Like most women, I have fine-tuned my intuitions. I have learned to trust them, and they almost never steer me wrong. I have also learned to use intuition as my marital thermometer. Let me give you an example: Recently, I had this nagging little feeling that something wasn't on track at home. There just seemed to be an extra distance between my husband and me. (Have you ever had that feeling? If you've been married more than two weeks, I bet you have!) I couldn't pinpoint anything specific, but I didn't want to ignore it either. So, I brought it up. As it turned out, my husband had been stressed over some work-related matter that he had not shared with me. Although technically nothing was wrong in our relationship, by trusting my gut, I was able to open up a discussion and draw closer to my man.

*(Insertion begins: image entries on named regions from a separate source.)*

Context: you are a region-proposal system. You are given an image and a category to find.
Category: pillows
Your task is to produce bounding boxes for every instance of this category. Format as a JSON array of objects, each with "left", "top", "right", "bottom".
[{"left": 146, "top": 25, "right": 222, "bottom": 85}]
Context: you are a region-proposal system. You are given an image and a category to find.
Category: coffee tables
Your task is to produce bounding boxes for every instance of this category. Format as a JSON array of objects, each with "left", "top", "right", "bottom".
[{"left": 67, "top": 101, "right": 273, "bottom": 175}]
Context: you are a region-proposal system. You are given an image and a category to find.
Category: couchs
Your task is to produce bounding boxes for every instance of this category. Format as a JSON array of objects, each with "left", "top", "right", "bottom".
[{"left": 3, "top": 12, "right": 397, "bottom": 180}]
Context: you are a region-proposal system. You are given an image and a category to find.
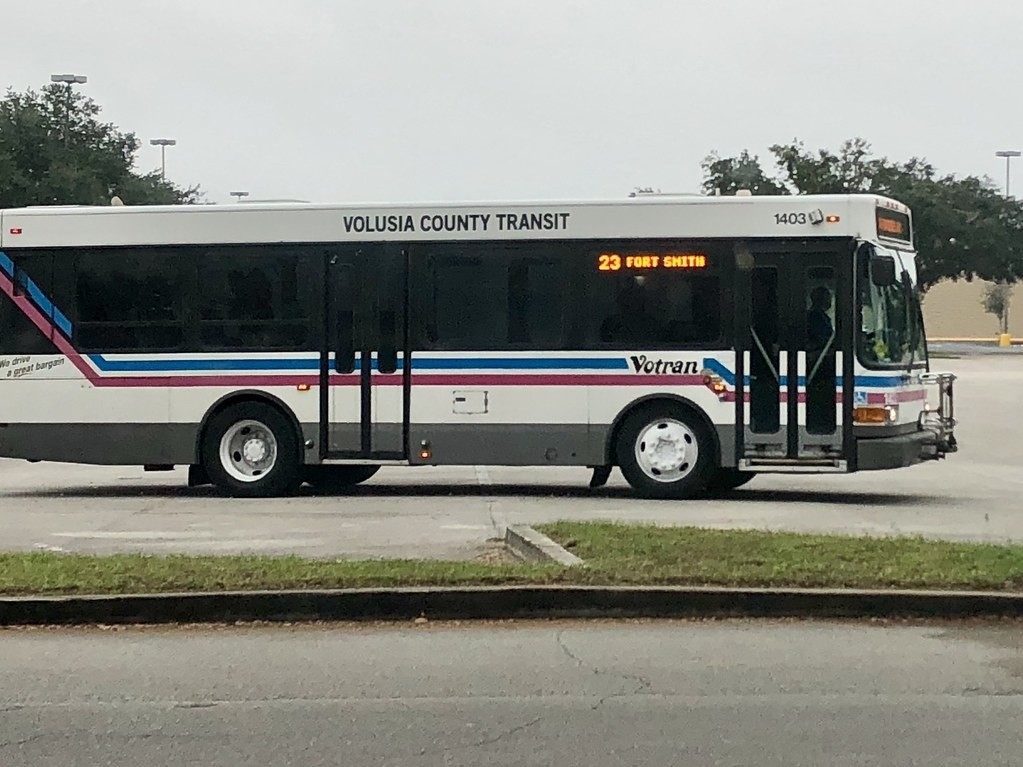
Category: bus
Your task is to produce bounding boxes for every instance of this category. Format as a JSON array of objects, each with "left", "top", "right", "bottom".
[{"left": 0, "top": 189, "right": 955, "bottom": 503}]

I'm not suggesting that you panic over every little cooling period in your marriage. Passion runs in cycles and life circumstances can certainly put a damper on romance. It's also important to distinguish between real danger and imaginary threats. Nothing will irritate your mate more than constantly asking, "Is something wrong?" This is not about paranoia. It's about prevention in the form of honest, free-flowing communication. It's about taking care of the small stuff - warding off the virus before it invades the relationship. In a future issue, we are going to talk about the rough patches and how to survive the really tough challenges. But for now, let's focus on the everyday. After all, that is how strong marriages are built and rebuilt: one day at a time.
RX for a happy marriage
According to Mort Fertel, author and founder of the Marriage Fitness System for Relationship Renewal, "One of the most important skills to learn in order to succeed in your marriage is to 'put love first.' To have a good marriage, your relationship has to be the absolute highest priority in your life - bar none," he says. "But putting love first is not as simple as just saying that your marriage is important to you. You have to know how to translate that value into your marital lifestyle."

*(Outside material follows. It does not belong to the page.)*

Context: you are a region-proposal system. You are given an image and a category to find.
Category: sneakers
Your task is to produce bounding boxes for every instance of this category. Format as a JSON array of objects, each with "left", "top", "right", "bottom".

Are your priorities in the right place? Use Fertel's Priority Assessment* below to identify strengths and weaknesses.
Keep your finger on the pulse of your marriage. Use your intuition as a preventive measure. If something feels "off" in your relationship, don't slap a Band-aid on it by brushing it aside. Identify and fix it before it festers and makes your marriage sick. Share the priority assessment with your spouse. If your scores indicate a need for improvement, make the commitment to reprioritize. For a step-by-step marriage fitness plan, visit www.mortfertel.com and sign up for a free report: "Seven Secrets for Fixing Your Marriage."

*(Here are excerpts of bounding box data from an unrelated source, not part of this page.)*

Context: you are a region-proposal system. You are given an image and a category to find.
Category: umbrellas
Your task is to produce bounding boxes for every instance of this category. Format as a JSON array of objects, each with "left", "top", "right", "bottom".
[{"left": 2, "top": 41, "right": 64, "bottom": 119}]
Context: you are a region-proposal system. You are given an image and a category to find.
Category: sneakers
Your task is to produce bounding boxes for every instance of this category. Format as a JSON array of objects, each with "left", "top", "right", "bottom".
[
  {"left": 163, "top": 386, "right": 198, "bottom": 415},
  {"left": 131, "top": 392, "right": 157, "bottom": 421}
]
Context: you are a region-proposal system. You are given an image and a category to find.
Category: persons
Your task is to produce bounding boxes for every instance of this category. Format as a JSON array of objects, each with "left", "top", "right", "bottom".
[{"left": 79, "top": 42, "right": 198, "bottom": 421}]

*Priority assessment courtesy of Mort Fertel, a world authority on the psychology of relationships with an international reputation for saving marriages.
True or False
1. When my spouse phones, I almost always make time to talk.
2. If I'm with my spouse and someone else phones, I usually don't take the call.
3. I speak to my spouse about non-logistical matters at least twice per day.
4. When something significant happens in my life, I almost always share it with my spouse first.
5. I initiate positive, loving physical contact with my spouse at least twice each day.
6. When we go to a social function, I almost always spend at least half my time talking with my spouse.
7. When my spouse walks into the house, I almost always interrupt whatever I am doing to greet my spouse.
8. When I walk into the house, the first thing I usually do is greet my spouse.
9. I spend more time interacting with my spouse than I do watching TV.
10. I spend more time interacting with my spouse than anyone else in my life.
11. I usually interrupt whatever I am doing if my spouse wants my attention.
12. When I need someone to talk to, I almost always talk to my spouse.
13. I almost always recognize in a significant way my spouse's birthday, our anniversary, and other special days.
14. My spouse and I go out alone together at least once per week.
15. My spouse and I go on vacation alone together at least once per year.
16. I have photographs of my spouse in my office, wallet, or gym locker.
17. I have at least one personal and meaningful discussion with my spouse per week for a minimum of 25 minutes.
18. I do unnecessary, thoughtful things for my spouse regularly.
1-9: Out of shape. Your priorities are out of whack.
10-14: Average. This won't do if you're trying to revamp your marriage.
15-18: Marriage Fitness Champion. You seem to have your priorities straight.